### Prompt
Print all of the entries exactly, minus the pictures.

Rendered images with source text
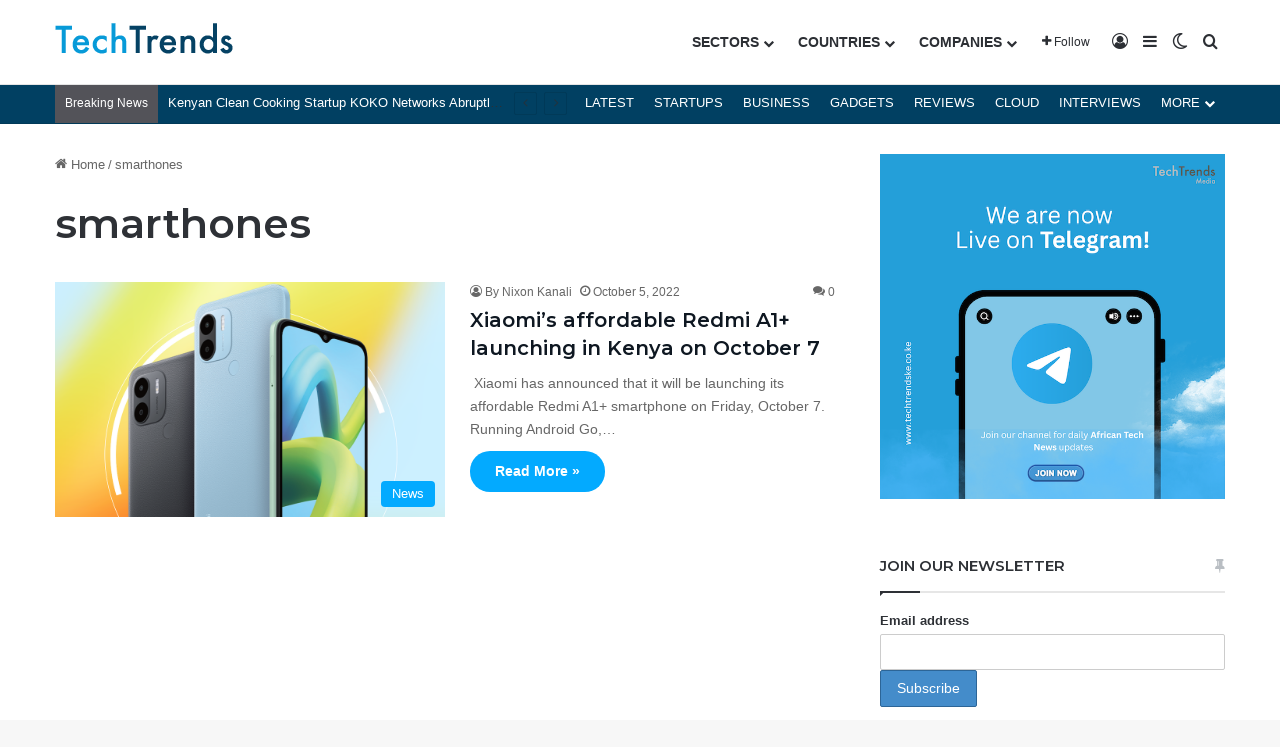

--- FILE ---
content_type: text/html; charset=utf-8
request_url: https://www.google.com/recaptcha/api2/aframe
body_size: 181
content:
<!DOCTYPE HTML><html><head><meta http-equiv="content-type" content="text/html; charset=UTF-8"></head><body><script nonce="uyyTmh8fAMwhy0lLP1sa4Q">/** Anti-fraud and anti-abuse applications only. See google.com/recaptcha */ try{var clients={'sodar':'https://pagead2.googlesyndication.com/pagead/sodar?'};window.addEventListener("message",function(a){try{if(a.source===window.parent){var b=JSON.parse(a.data);var c=clients[b['id']];if(c){var d=document.createElement('img');d.src=c+b['params']+'&rc='+(localStorage.getItem("rc::a")?sessionStorage.getItem("rc::b"):"");window.document.body.appendChild(d);sessionStorage.setItem("rc::e",parseInt(sessionStorage.getItem("rc::e")||0)+1);localStorage.setItem("rc::h",'1769932388250');}}}catch(b){}});window.parent.postMessage("_grecaptcha_ready", "*");}catch(b){}</script></body></html>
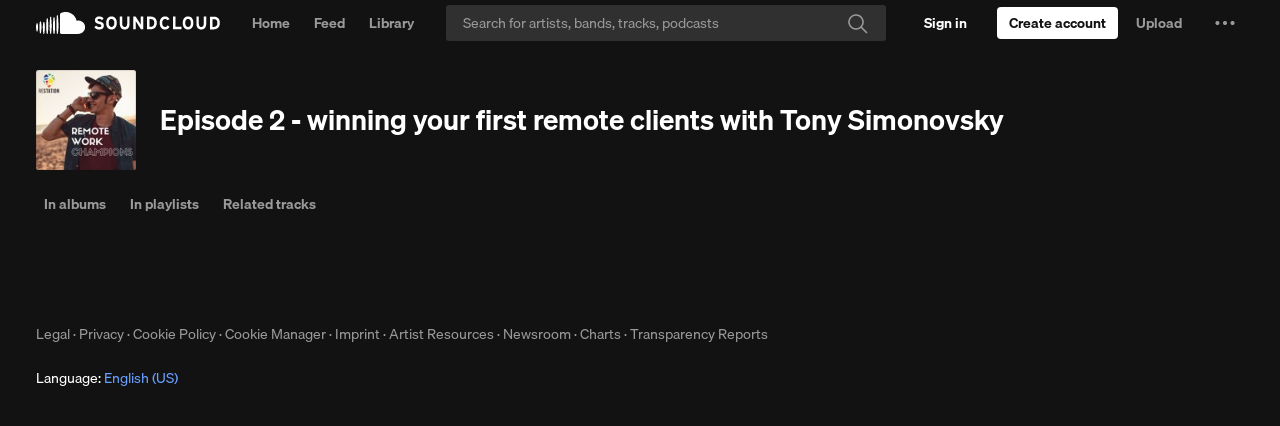

--- FILE ---
content_type: text/html; charset=utf-8
request_url: https://www.google.com/recaptcha/api2/aframe
body_size: 269
content:
<!DOCTYPE HTML><html><head><meta http-equiv="content-type" content="text/html; charset=UTF-8"></head><body><script nonce="9CRTGk2QMSqzv65lP2h2AQ">/** Anti-fraud and anti-abuse applications only. See google.com/recaptcha */ try{var clients={'sodar':'https://pagead2.googlesyndication.com/pagead/sodar?'};window.addEventListener("message",function(a){try{if(a.source===window.parent){var b=JSON.parse(a.data);var c=clients[b['id']];if(c){var d=document.createElement('img');d.src=c+b['params']+'&rc='+(localStorage.getItem("rc::a")?sessionStorage.getItem("rc::b"):"");window.document.body.appendChild(d);sessionStorage.setItem("rc::e",parseInt(sessionStorage.getItem("rc::e")||0)+1);localStorage.setItem("rc::h",'1766184143441');}}}catch(b){}});window.parent.postMessage("_grecaptcha_ready", "*");}catch(b){}</script></body></html>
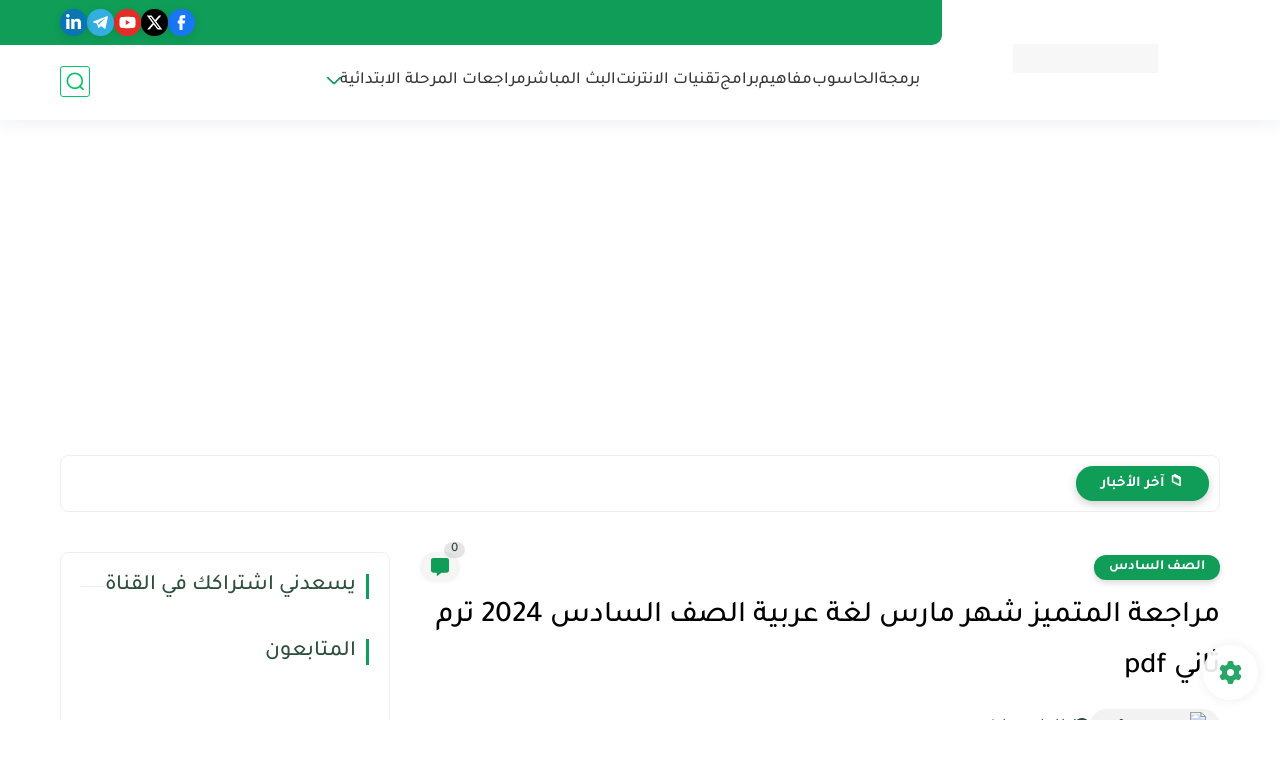

--- FILE ---
content_type: text/html; charset=utf-8
request_url: https://accounts.google.com/o/oauth2/postmessageRelay?parent=https%3A%2F%2Fwww.safaaemam.com&jsh=m%3B%2F_%2Fscs%2Fabc-static%2F_%2Fjs%2Fk%3Dgapi.lb.en.2kN9-TZiXrM.O%2Fd%3D1%2Frs%3DAHpOoo_B4hu0FeWRuWHfxnZ3V0WubwN7Qw%2Fm%3D__features__
body_size: 162
content:
<!DOCTYPE html><html><head><title></title><meta http-equiv="content-type" content="text/html; charset=utf-8"><meta http-equiv="X-UA-Compatible" content="IE=edge"><meta name="viewport" content="width=device-width, initial-scale=1, minimum-scale=1, maximum-scale=1, user-scalable=0"><script src='https://ssl.gstatic.com/accounts/o/2580342461-postmessagerelay.js' nonce="LolL4pqfOw-P5w89KKV3GQ"></script></head><body><script type="text/javascript" src="https://apis.google.com/js/rpc:shindig_random.js?onload=init" nonce="LolL4pqfOw-P5w89KKV3GQ"></script></body></html>

--- FILE ---
content_type: text/html; charset=utf-8
request_url: https://www.google.com/recaptcha/api2/aframe
body_size: 215
content:
<!DOCTYPE HTML><html><head><meta http-equiv="content-type" content="text/html; charset=UTF-8"></head><body><script nonce="qFrsDXq6e1K9LFkIaOKpeg">/** Anti-fraud and anti-abuse applications only. See google.com/recaptcha */ try{var clients={'sodar':'https://pagead2.googlesyndication.com/pagead/sodar?'};window.addEventListener("message",function(a){try{if(a.source===window.parent){var b=JSON.parse(a.data);var c=clients[b['id']];if(c){var d=document.createElement('img');d.src=c+b['params']+'&rc='+(localStorage.getItem("rc::a")?sessionStorage.getItem("rc::b"):"");window.document.body.appendChild(d);sessionStorage.setItem("rc::e",parseInt(sessionStorage.getItem("rc::e")||0)+1);localStorage.setItem("rc::h",'1768903563816');}}}catch(b){}});window.parent.postMessage("_grecaptcha_ready", "*");}catch(b){}</script></body></html>

--- FILE ---
content_type: text/plain
request_url: https://www.google-analytics.com/j/collect?v=1&_v=j102&a=171110601&t=pageview&_s=1&dl=https%3A%2F%2Fwww.safaaemam.com%2F2024%2F03%2Felmotamyez-arabic-march-2024-p6-t2.html&ul=en-us%40posix&dt=%D9%85%D8%B1%D8%A7%D8%AC%D8%B9%D8%A9%20%D8%A7%D9%84%D9%85%D8%AA%D9%85%D9%8A%D8%B2%20%D8%B4%D9%87%D8%B1%20%D9%85%D8%A7%D8%B1%D8%B3%20%D9%84%D8%BA%D8%A9%20%D8%B9%D8%B1%D8%A8%D9%8A%D8%A9%20%D8%A7%D9%84%D8%B5%D9%81%20%D8%A7%D9%84%D8%B3%D8%A7%D8%AF%D8%B3%202024%20%D8%AA%D8%B1%D9%85%20%D8%AB%D8%A7%D9%86%D9%8A%20pdf&sr=1280x720&vp=1280x720&_u=IEBAAEABAAAAACAAI~&jid=1200282931&gjid=1822134337&cid=848280223.1768903562&tid=UA-136339400-4&_gid=1545315897.1768903562&_r=1&_slc=1&z=1906668539
body_size: -451
content:
2,cG-ZPCG2CRRH8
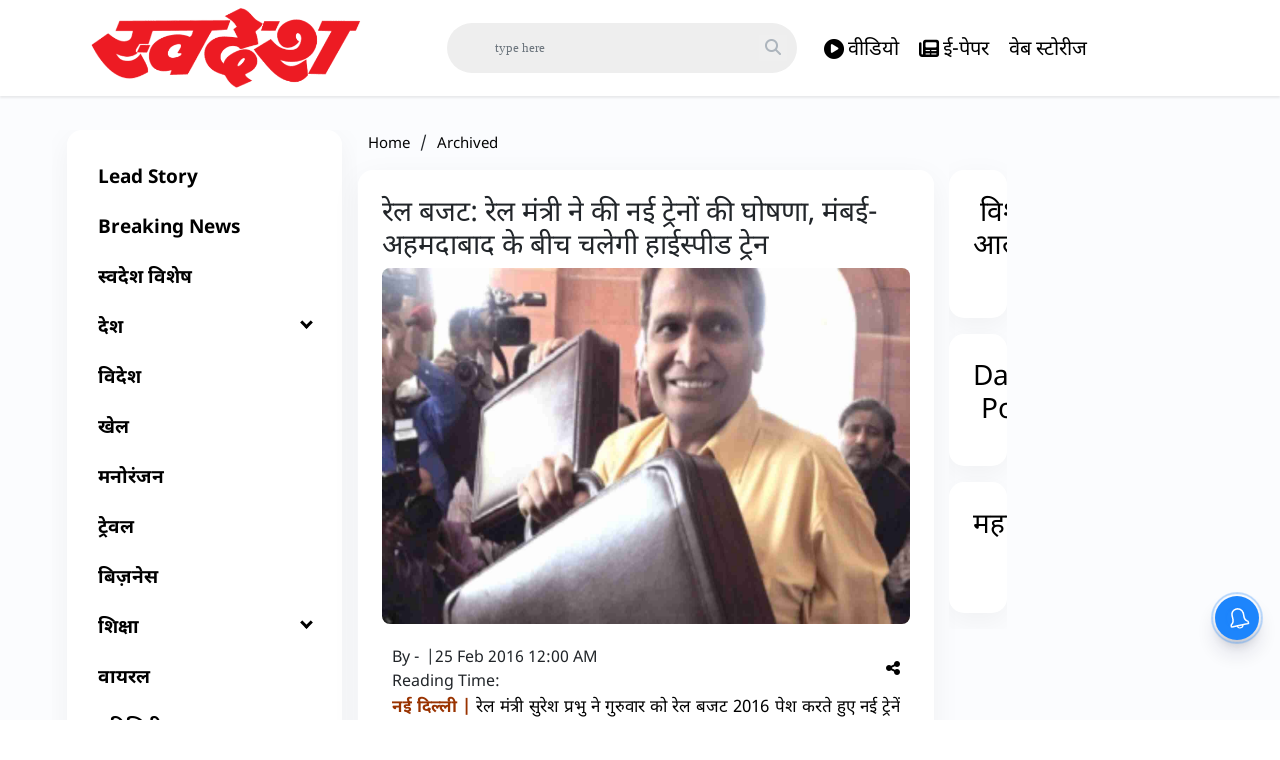

--- FILE ---
content_type: text/html; charset=utf-8
request_url: https://www.google.com/recaptcha/api2/aframe
body_size: 267
content:
<!DOCTYPE HTML><html><head><meta http-equiv="content-type" content="text/html; charset=UTF-8"></head><body><script nonce="OJrAhfQT1jnWSa3zvB-mVA">/** Anti-fraud and anti-abuse applications only. See google.com/recaptcha */ try{var clients={'sodar':'https://pagead2.googlesyndication.com/pagead/sodar?'};window.addEventListener("message",function(a){try{if(a.source===window.parent){var b=JSON.parse(a.data);var c=clients[b['id']];if(c){var d=document.createElement('img');d.src=c+b['params']+'&rc='+(localStorage.getItem("rc::a")?sessionStorage.getItem("rc::b"):"");window.document.body.appendChild(d);sessionStorage.setItem("rc::e",parseInt(sessionStorage.getItem("rc::e")||0)+1);localStorage.setItem("rc::h",'1769111037642');}}}catch(b){}});window.parent.postMessage("_grecaptcha_ready", "*");}catch(b){}</script></body></html>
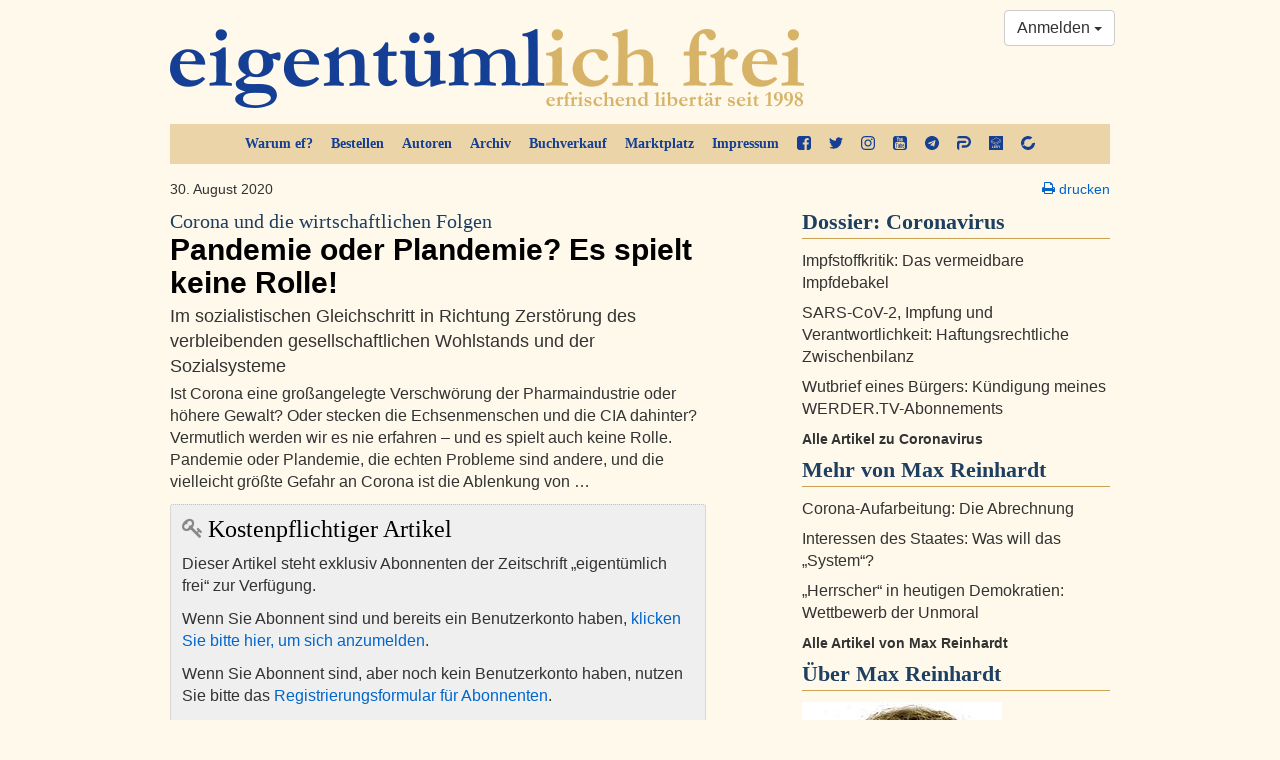

--- FILE ---
content_type: text/html; charset=utf-8
request_url: https://www.google.com/recaptcha/api2/aframe
body_size: 268
content:
<!DOCTYPE HTML><html><head><meta http-equiv="content-type" content="text/html; charset=UTF-8"></head><body><script nonce="SiN9eGvBWWIWdG2N3Qd56Q">/** Anti-fraud and anti-abuse applications only. See google.com/recaptcha */ try{var clients={'sodar':'https://pagead2.googlesyndication.com/pagead/sodar?'};window.addEventListener("message",function(a){try{if(a.source===window.parent){var b=JSON.parse(a.data);var c=clients[b['id']];if(c){var d=document.createElement('img');d.src=c+b['params']+'&rc='+(localStorage.getItem("rc::a")?sessionStorage.getItem("rc::b"):"");window.document.body.appendChild(d);sessionStorage.setItem("rc::e",parseInt(sessionStorage.getItem("rc::e")||0)+1);localStorage.setItem("rc::h",'1769123796203');}}}catch(b){}});window.parent.postMessage("_grecaptcha_ready", "*");}catch(b){}</script></body></html>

### Solved problem
--- FILE ---
content_type: text/html; charset=utf-8
request_url: https://www.google.com/recaptcha/api2/aframe
body_size: 181
content:
<!DOCTYPE HTML><html><head><meta http-equiv="content-type" content="text/html; charset=UTF-8"></head><body><script nonce="uyyTmh8fAMwhy0lLP1sa4Q">/** Anti-fraud and anti-abuse applications only. See google.com/recaptcha */ try{var clients={'sodar':'https://pagead2.googlesyndication.com/pagead/sodar?'};window.addEventListener("message",function(a){try{if(a.source===window.parent){var b=JSON.parse(a.data);var c=clients[b['id']];if(c){var d=document.createElement('img');d.src=c+b['params']+'&rc='+(localStorage.getItem("rc::a")?sessionStorage.getItem("rc::b"):"");window.document.body.appendChild(d);sessionStorage.setItem("rc::e",parseInt(sessionStorage.getItem("rc::e")||0)+1);localStorage.setItem("rc::h",'1769932388250');}}}catch(b){}});window.parent.postMessage("_grecaptcha_ready", "*");}catch(b){}</script></body></html>

--- FILE ---
content_type: text/html; charset=utf-8
request_url: https://www.google.com/recaptcha/api2/aframe
body_size: 269
content:
<!DOCTYPE HTML><html><head><meta http-equiv="content-type" content="text/html; charset=UTF-8"></head><body><script nonce="9CRTGk2QMSqzv65lP2h2AQ">/** Anti-fraud and anti-abuse applications only. See google.com/recaptcha */ try{var clients={'sodar':'https://pagead2.googlesyndication.com/pagead/sodar?'};window.addEventListener("message",function(a){try{if(a.source===window.parent){var b=JSON.parse(a.data);var c=clients[b['id']];if(c){var d=document.createElement('img');d.src=c+b['params']+'&rc='+(localStorage.getItem("rc::a")?sessionStorage.getItem("rc::b"):"");window.document.body.appendChild(d);sessionStorage.setItem("rc::e",parseInt(sessionStorage.getItem("rc::e")||0)+1);localStorage.setItem("rc::h",'1766184143441');}}}catch(b){}});window.parent.postMessage("_grecaptcha_ready", "*");}catch(b){}</script></body></html>

--- FILE ---
content_type: text/html; charset=utf-8
request_url: https://accounts.google.com/o/oauth2/postmessageRelay?parent=https%3A%2F%2Fwww.safaaemam.com&jsh=m%3B%2F_%2Fscs%2Fabc-static%2F_%2Fjs%2Fk%3Dgapi.lb.en.2kN9-TZiXrM.O%2Fd%3D1%2Frs%3DAHpOoo_B4hu0FeWRuWHfxnZ3V0WubwN7Qw%2Fm%3D__features__
body_size: 162
content:
<!DOCTYPE html><html><head><title></title><meta http-equiv="content-type" content="text/html; charset=utf-8"><meta http-equiv="X-UA-Compatible" content="IE=edge"><meta name="viewport" content="width=device-width, initial-scale=1, minimum-scale=1, maximum-scale=1, user-scalable=0"><script src='https://ssl.gstatic.com/accounts/o/2580342461-postmessagerelay.js' nonce="LolL4pqfOw-P5w89KKV3GQ"></script></head><body><script type="text/javascript" src="https://apis.google.com/js/rpc:shindig_random.js?onload=init" nonce="LolL4pqfOw-P5w89KKV3GQ"></script></body></html>

--- FILE ---
content_type: text/html; charset=utf-8
request_url: https://www.google.com/recaptcha/api2/aframe
body_size: 215
content:
<!DOCTYPE HTML><html><head><meta http-equiv="content-type" content="text/html; charset=UTF-8"></head><body><script nonce="qFrsDXq6e1K9LFkIaOKpeg">/** Anti-fraud and anti-abuse applications only. See google.com/recaptcha */ try{var clients={'sodar':'https://pagead2.googlesyndication.com/pagead/sodar?'};window.addEventListener("message",function(a){try{if(a.source===window.parent){var b=JSON.parse(a.data);var c=clients[b['id']];if(c){var d=document.createElement('img');d.src=c+b['params']+'&rc='+(localStorage.getItem("rc::a")?sessionStorage.getItem("rc::b"):"");window.document.body.appendChild(d);sessionStorage.setItem("rc::e",parseInt(sessionStorage.getItem("rc::e")||0)+1);localStorage.setItem("rc::h",'1768903563816');}}}catch(b){}});window.parent.postMessage("_grecaptcha_ready", "*");}catch(b){}</script></body></html>

--- FILE ---
content_type: text/plain
request_url: https://www.google-analytics.com/j/collect?v=1&_v=j102&a=171110601&t=pageview&_s=1&dl=https%3A%2F%2Fwww.safaaemam.com%2F2024%2F03%2Felmotamyez-arabic-march-2024-p6-t2.html&ul=en-us%40posix&dt=%D9%85%D8%B1%D8%A7%D8%AC%D8%B9%D8%A9%20%D8%A7%D9%84%D9%85%D8%AA%D9%85%D9%8A%D8%B2%20%D8%B4%D9%87%D8%B1%20%D9%85%D8%A7%D8%B1%D8%B3%20%D9%84%D8%BA%D8%A9%20%D8%B9%D8%B1%D8%A8%D9%8A%D8%A9%20%D8%A7%D9%84%D8%B5%D9%81%20%D8%A7%D9%84%D8%B3%D8%A7%D8%AF%D8%B3%202024%20%D8%AA%D8%B1%D9%85%20%D8%AB%D8%A7%D9%86%D9%8A%20pdf&sr=1280x720&vp=1280x720&_u=IEBAAEABAAAAACAAI~&jid=1200282931&gjid=1822134337&cid=848280223.1768903562&tid=UA-136339400-4&_gid=1545315897.1768903562&_r=1&_slc=1&z=1906668539
body_size: -451
content:
2,cG-ZPCG2CRRH8

--- FILE ---
content_type: text/html; charset=utf-8
request_url: https://www.google.com/recaptcha/api2/aframe
body_size: 267
content:
<!DOCTYPE HTML><html><head><meta http-equiv="content-type" content="text/html; charset=UTF-8"></head><body><script nonce="OJrAhfQT1jnWSa3zvB-mVA">/** Anti-fraud and anti-abuse applications only. See google.com/recaptcha */ try{var clients={'sodar':'https://pagead2.googlesyndication.com/pagead/sodar?'};window.addEventListener("message",function(a){try{if(a.source===window.parent){var b=JSON.parse(a.data);var c=clients[b['id']];if(c){var d=document.createElement('img');d.src=c+b['params']+'&rc='+(localStorage.getItem("rc::a")?sessionStorage.getItem("rc::b"):"");window.document.body.appendChild(d);sessionStorage.setItem("rc::e",parseInt(sessionStorage.getItem("rc::e")||0)+1);localStorage.setItem("rc::h",'1769111037642');}}}catch(b){}});window.parent.postMessage("_grecaptcha_ready", "*");}catch(b){}</script></body></html>

--- FILE ---
content_type: text/html; charset=utf-8
request_url: https://www.google.com/recaptcha/api2/aframe
body_size: 268
content:
<!DOCTYPE HTML><html><head><meta http-equiv="content-type" content="text/html; charset=UTF-8"></head><body><script nonce="SiN9eGvBWWIWdG2N3Qd56Q">/** Anti-fraud and anti-abuse applications only. See google.com/recaptcha */ try{var clients={'sodar':'https://pagead2.googlesyndication.com/pagead/sodar?'};window.addEventListener("message",function(a){try{if(a.source===window.parent){var b=JSON.parse(a.data);var c=clients[b['id']];if(c){var d=document.createElement('img');d.src=c+b['params']+'&rc='+(localStorage.getItem("rc::a")?sessionStorage.getItem("rc::b"):"");window.document.body.appendChild(d);sessionStorage.setItem("rc::e",parseInt(sessionStorage.getItem("rc::e")||0)+1);localStorage.setItem("rc::h",'1769123796203');}}}catch(b){}});window.parent.postMessage("_grecaptcha_ready", "*");}catch(b){}</script></body></html>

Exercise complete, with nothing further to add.